These 6 Exercises Can Improve Mid-Back Mobility

Shoulder, neck, or lower-back problems might be due to an inflexible mid-back. This section of vertebrae, called the thoracic spine, extends from the base of the neck to a few inches below the shoulder blades, and has a naturally outward curve. However, when this curve becomes excessive due to chronic postural adaptations, poor loading patterns during workouts, or an accident, it will lose the ability to move freely. When the mid-back is tight, the shoulders become more rounded forward, the rib cage can jut forward and outwards, abdominal muscle contraction is inhibited, and it’s difficult to lift the arms overhead without compensating elsewhere in the body to achieve the movement. 

The thoracic vertebrae have a unique shape, as they are larger in the back than in the front. This creates a wedge which causes the bones to found forward, and acts as a block when you stand up straight. Additionally, the discs between the thoracic vertebrae are shorter, fatter, and less mobile than the discs of the lower back and neck. They have a lot of stability, but not as much mobility. Thoracic spine mobility exercises are becoming more popular with strength training coaches and physical therapists. Extension isn’t enough to increase the mobility of your thoracic spine, so check out the following exercises to keep your mid-back healthy and flexible. 

Add Rotation to Extension

1. Thoracic Windmill With Towel
Lie on your side with a rolled-up towel perpendicular to your body at the level of your shoulder blades. Reach your top arm to the opposite side of the room, allowing the chest to open with it. Complete 8-10 reps on each side. 

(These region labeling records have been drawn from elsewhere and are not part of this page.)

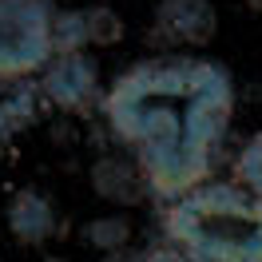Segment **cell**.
<instances>
[{
    "label": "cell",
    "instance_id": "obj_1",
    "mask_svg": "<svg viewBox=\"0 0 262 262\" xmlns=\"http://www.w3.org/2000/svg\"><path fill=\"white\" fill-rule=\"evenodd\" d=\"M234 115V80L203 56L147 60L103 92L112 135L143 167L155 199H179L207 183Z\"/></svg>",
    "mask_w": 262,
    "mask_h": 262
},
{
    "label": "cell",
    "instance_id": "obj_2",
    "mask_svg": "<svg viewBox=\"0 0 262 262\" xmlns=\"http://www.w3.org/2000/svg\"><path fill=\"white\" fill-rule=\"evenodd\" d=\"M163 230L195 262H262V199L243 183H199L171 199Z\"/></svg>",
    "mask_w": 262,
    "mask_h": 262
},
{
    "label": "cell",
    "instance_id": "obj_3",
    "mask_svg": "<svg viewBox=\"0 0 262 262\" xmlns=\"http://www.w3.org/2000/svg\"><path fill=\"white\" fill-rule=\"evenodd\" d=\"M56 52V16L44 0H0V76L44 72Z\"/></svg>",
    "mask_w": 262,
    "mask_h": 262
},
{
    "label": "cell",
    "instance_id": "obj_4",
    "mask_svg": "<svg viewBox=\"0 0 262 262\" xmlns=\"http://www.w3.org/2000/svg\"><path fill=\"white\" fill-rule=\"evenodd\" d=\"M40 92H44V99H52V103L64 107V112L88 107V103L99 96L96 60L83 56V52H60V56H52L48 68H44V76H40Z\"/></svg>",
    "mask_w": 262,
    "mask_h": 262
},
{
    "label": "cell",
    "instance_id": "obj_5",
    "mask_svg": "<svg viewBox=\"0 0 262 262\" xmlns=\"http://www.w3.org/2000/svg\"><path fill=\"white\" fill-rule=\"evenodd\" d=\"M40 88L28 76H0V147L28 131L40 115Z\"/></svg>",
    "mask_w": 262,
    "mask_h": 262
},
{
    "label": "cell",
    "instance_id": "obj_6",
    "mask_svg": "<svg viewBox=\"0 0 262 262\" xmlns=\"http://www.w3.org/2000/svg\"><path fill=\"white\" fill-rule=\"evenodd\" d=\"M155 16H159V28L187 48H199L214 36V8L207 0H163Z\"/></svg>",
    "mask_w": 262,
    "mask_h": 262
},
{
    "label": "cell",
    "instance_id": "obj_7",
    "mask_svg": "<svg viewBox=\"0 0 262 262\" xmlns=\"http://www.w3.org/2000/svg\"><path fill=\"white\" fill-rule=\"evenodd\" d=\"M8 230L16 234L24 246H40L52 238V230H56V211H52V203L40 191L32 187H24L16 195L8 199Z\"/></svg>",
    "mask_w": 262,
    "mask_h": 262
},
{
    "label": "cell",
    "instance_id": "obj_8",
    "mask_svg": "<svg viewBox=\"0 0 262 262\" xmlns=\"http://www.w3.org/2000/svg\"><path fill=\"white\" fill-rule=\"evenodd\" d=\"M92 183H96L99 195L107 199V203H115V207H127V203H135L143 191H151L143 167L135 163V159L127 163V159H115V155H107V159H99V163L92 167Z\"/></svg>",
    "mask_w": 262,
    "mask_h": 262
},
{
    "label": "cell",
    "instance_id": "obj_9",
    "mask_svg": "<svg viewBox=\"0 0 262 262\" xmlns=\"http://www.w3.org/2000/svg\"><path fill=\"white\" fill-rule=\"evenodd\" d=\"M234 179L243 183L250 195L262 199V131L258 135H250L238 151V159H234Z\"/></svg>",
    "mask_w": 262,
    "mask_h": 262
},
{
    "label": "cell",
    "instance_id": "obj_10",
    "mask_svg": "<svg viewBox=\"0 0 262 262\" xmlns=\"http://www.w3.org/2000/svg\"><path fill=\"white\" fill-rule=\"evenodd\" d=\"M88 243L99 246V250H115V246H123L127 243V234H131V223L123 219V214H99V219H92L88 223Z\"/></svg>",
    "mask_w": 262,
    "mask_h": 262
},
{
    "label": "cell",
    "instance_id": "obj_11",
    "mask_svg": "<svg viewBox=\"0 0 262 262\" xmlns=\"http://www.w3.org/2000/svg\"><path fill=\"white\" fill-rule=\"evenodd\" d=\"M139 262H195L183 246H155V250H147Z\"/></svg>",
    "mask_w": 262,
    "mask_h": 262
},
{
    "label": "cell",
    "instance_id": "obj_12",
    "mask_svg": "<svg viewBox=\"0 0 262 262\" xmlns=\"http://www.w3.org/2000/svg\"><path fill=\"white\" fill-rule=\"evenodd\" d=\"M246 4H254V8H262V0H246Z\"/></svg>",
    "mask_w": 262,
    "mask_h": 262
}]
</instances>
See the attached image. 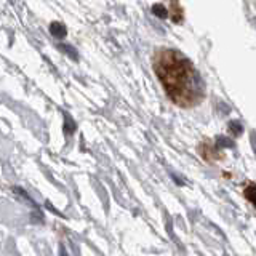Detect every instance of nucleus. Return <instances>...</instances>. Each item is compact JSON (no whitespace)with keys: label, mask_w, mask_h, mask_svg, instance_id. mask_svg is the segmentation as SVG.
Wrapping results in <instances>:
<instances>
[{"label":"nucleus","mask_w":256,"mask_h":256,"mask_svg":"<svg viewBox=\"0 0 256 256\" xmlns=\"http://www.w3.org/2000/svg\"><path fill=\"white\" fill-rule=\"evenodd\" d=\"M157 76L168 96L181 106H189L202 93L198 76L192 64L176 52H164L156 64Z\"/></svg>","instance_id":"nucleus-1"},{"label":"nucleus","mask_w":256,"mask_h":256,"mask_svg":"<svg viewBox=\"0 0 256 256\" xmlns=\"http://www.w3.org/2000/svg\"><path fill=\"white\" fill-rule=\"evenodd\" d=\"M229 128H232V132H234L236 134H240V133L244 132V126L240 125L238 122H230L229 124Z\"/></svg>","instance_id":"nucleus-7"},{"label":"nucleus","mask_w":256,"mask_h":256,"mask_svg":"<svg viewBox=\"0 0 256 256\" xmlns=\"http://www.w3.org/2000/svg\"><path fill=\"white\" fill-rule=\"evenodd\" d=\"M152 12H154L158 18H166V16H168V12H166V8L164 5H154V6H152Z\"/></svg>","instance_id":"nucleus-4"},{"label":"nucleus","mask_w":256,"mask_h":256,"mask_svg":"<svg viewBox=\"0 0 256 256\" xmlns=\"http://www.w3.org/2000/svg\"><path fill=\"white\" fill-rule=\"evenodd\" d=\"M216 142H218V146H224V148H232L234 146V142H232L230 140L224 138V136H220L218 140H216Z\"/></svg>","instance_id":"nucleus-6"},{"label":"nucleus","mask_w":256,"mask_h":256,"mask_svg":"<svg viewBox=\"0 0 256 256\" xmlns=\"http://www.w3.org/2000/svg\"><path fill=\"white\" fill-rule=\"evenodd\" d=\"M50 32H52L53 37L62 38L64 36H66V28H64L61 22H52L50 24Z\"/></svg>","instance_id":"nucleus-2"},{"label":"nucleus","mask_w":256,"mask_h":256,"mask_svg":"<svg viewBox=\"0 0 256 256\" xmlns=\"http://www.w3.org/2000/svg\"><path fill=\"white\" fill-rule=\"evenodd\" d=\"M252 144H253V149H254V154H256V133H252Z\"/></svg>","instance_id":"nucleus-8"},{"label":"nucleus","mask_w":256,"mask_h":256,"mask_svg":"<svg viewBox=\"0 0 256 256\" xmlns=\"http://www.w3.org/2000/svg\"><path fill=\"white\" fill-rule=\"evenodd\" d=\"M60 48H61V50H64V52H68V54L70 56L72 60H77V52L72 46H69V45H60Z\"/></svg>","instance_id":"nucleus-5"},{"label":"nucleus","mask_w":256,"mask_h":256,"mask_svg":"<svg viewBox=\"0 0 256 256\" xmlns=\"http://www.w3.org/2000/svg\"><path fill=\"white\" fill-rule=\"evenodd\" d=\"M254 24H256V20H254Z\"/></svg>","instance_id":"nucleus-9"},{"label":"nucleus","mask_w":256,"mask_h":256,"mask_svg":"<svg viewBox=\"0 0 256 256\" xmlns=\"http://www.w3.org/2000/svg\"><path fill=\"white\" fill-rule=\"evenodd\" d=\"M245 197L256 206V186H254V184H252V186H248L245 189Z\"/></svg>","instance_id":"nucleus-3"}]
</instances>
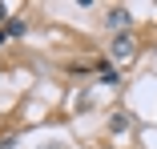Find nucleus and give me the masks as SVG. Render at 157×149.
<instances>
[{
  "label": "nucleus",
  "instance_id": "f257e3e1",
  "mask_svg": "<svg viewBox=\"0 0 157 149\" xmlns=\"http://www.w3.org/2000/svg\"><path fill=\"white\" fill-rule=\"evenodd\" d=\"M133 56H137L133 36H117V40H113V61H133Z\"/></svg>",
  "mask_w": 157,
  "mask_h": 149
},
{
  "label": "nucleus",
  "instance_id": "f03ea898",
  "mask_svg": "<svg viewBox=\"0 0 157 149\" xmlns=\"http://www.w3.org/2000/svg\"><path fill=\"white\" fill-rule=\"evenodd\" d=\"M109 24L113 28H125V24H129V8H113L109 12Z\"/></svg>",
  "mask_w": 157,
  "mask_h": 149
},
{
  "label": "nucleus",
  "instance_id": "7ed1b4c3",
  "mask_svg": "<svg viewBox=\"0 0 157 149\" xmlns=\"http://www.w3.org/2000/svg\"><path fill=\"white\" fill-rule=\"evenodd\" d=\"M101 85H117V73H113L109 65H101Z\"/></svg>",
  "mask_w": 157,
  "mask_h": 149
},
{
  "label": "nucleus",
  "instance_id": "20e7f679",
  "mask_svg": "<svg viewBox=\"0 0 157 149\" xmlns=\"http://www.w3.org/2000/svg\"><path fill=\"white\" fill-rule=\"evenodd\" d=\"M24 32V20H8V36H20Z\"/></svg>",
  "mask_w": 157,
  "mask_h": 149
},
{
  "label": "nucleus",
  "instance_id": "39448f33",
  "mask_svg": "<svg viewBox=\"0 0 157 149\" xmlns=\"http://www.w3.org/2000/svg\"><path fill=\"white\" fill-rule=\"evenodd\" d=\"M0 149H12V137H4V141H0Z\"/></svg>",
  "mask_w": 157,
  "mask_h": 149
},
{
  "label": "nucleus",
  "instance_id": "423d86ee",
  "mask_svg": "<svg viewBox=\"0 0 157 149\" xmlns=\"http://www.w3.org/2000/svg\"><path fill=\"white\" fill-rule=\"evenodd\" d=\"M4 36H8V28H0V44H4Z\"/></svg>",
  "mask_w": 157,
  "mask_h": 149
},
{
  "label": "nucleus",
  "instance_id": "0eeeda50",
  "mask_svg": "<svg viewBox=\"0 0 157 149\" xmlns=\"http://www.w3.org/2000/svg\"><path fill=\"white\" fill-rule=\"evenodd\" d=\"M4 16H8V8H4V4H0V20H4Z\"/></svg>",
  "mask_w": 157,
  "mask_h": 149
}]
</instances>
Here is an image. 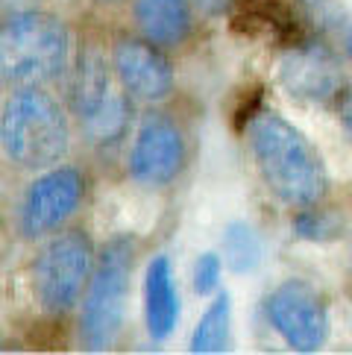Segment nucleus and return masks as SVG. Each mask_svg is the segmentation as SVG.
Returning a JSON list of instances; mask_svg holds the SVG:
<instances>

2. Quadruped Thoracic Rotation
Start on all fours and bring one hand behind your head. Twist your torso towards your supporting arm, then twist your torso towards the ceiling, opening the chest as much as possible. Complete 8-10 reps on each side.

Mobilize From The Inside Out

Unevenness in the body’s structure can prevent the diaphragm from moving fully, so the muscles in the upper ribcage increase their resting tone. This change in the rib position will cause the shoulders to round and the upper ribs to rotate forward, which limits overall thoracic extension. Adding some breathing techniques can help mobilize the thoracic spine and ribs.

1. Short-Seated Wall Reach
Sit on the floor with your back and hips against the wall. Take a full inhale through your nose, then forcefully exhale through your mouth while you reach forward with your arms. Concentrate on filling the back of the ribcage with air on the inhale, and reaching your shoulder blades far around the ribs as you exhale as far around the front of your ribs as possible on the way out. Repeat 3-4 breath cycles 2-3 times. 

2. Overhead Breathing Squat
Loop two resistance bands over a bar above your head. With one end in each hand, squat down to the floor and repeat the above breathing sequence with your arms staying overhead.

Create New Ranges of Motion With Stability and Strength

Most people understand the link between stretching and improved mobility, and there is indeed a benefit to keeping that part of your fitness program. But, the nervous system has to recognize these changes and create new movements patterns to keep the gains of increased mobility in the body once the training session is over.

1. Thoracic Rotations with Resistance Band 
This exercise combines increased thoracic mobility with functional range of motion in the shoulder. Make sure the hips and lower back do not rotate with the upper body, which is easy to do. Sit on a Swiss ball with a smaller ball between the knees for stability. Loop a resistance band around a bar at shoulder height. Start with both arms out in front of you. Keep the left arm extended at shoulder height, and start to rotate the right arm in a circle above the shoulder joint, allowing the upper spine to twist with the arm. Bring the arm down by the right hip to complete the circle with both arms next to each other. Alternate each rep, completing 8-10 reps with each arm.

2. Modified Reverse Dumbbell Fly
Start with both legs bent, with the left leg slightly in front of the right and the left hand resting on a step. Open the right arm towards the ceiling, allowing the upper spine to twist with it. Use a bit more explosiveness with this move. Complete 8-10 reps on each arm for 2-3 sets. 


Consult your primary care physician before you start a new exercise program. Seek out a qualified personal trainer to complete these exercises safely.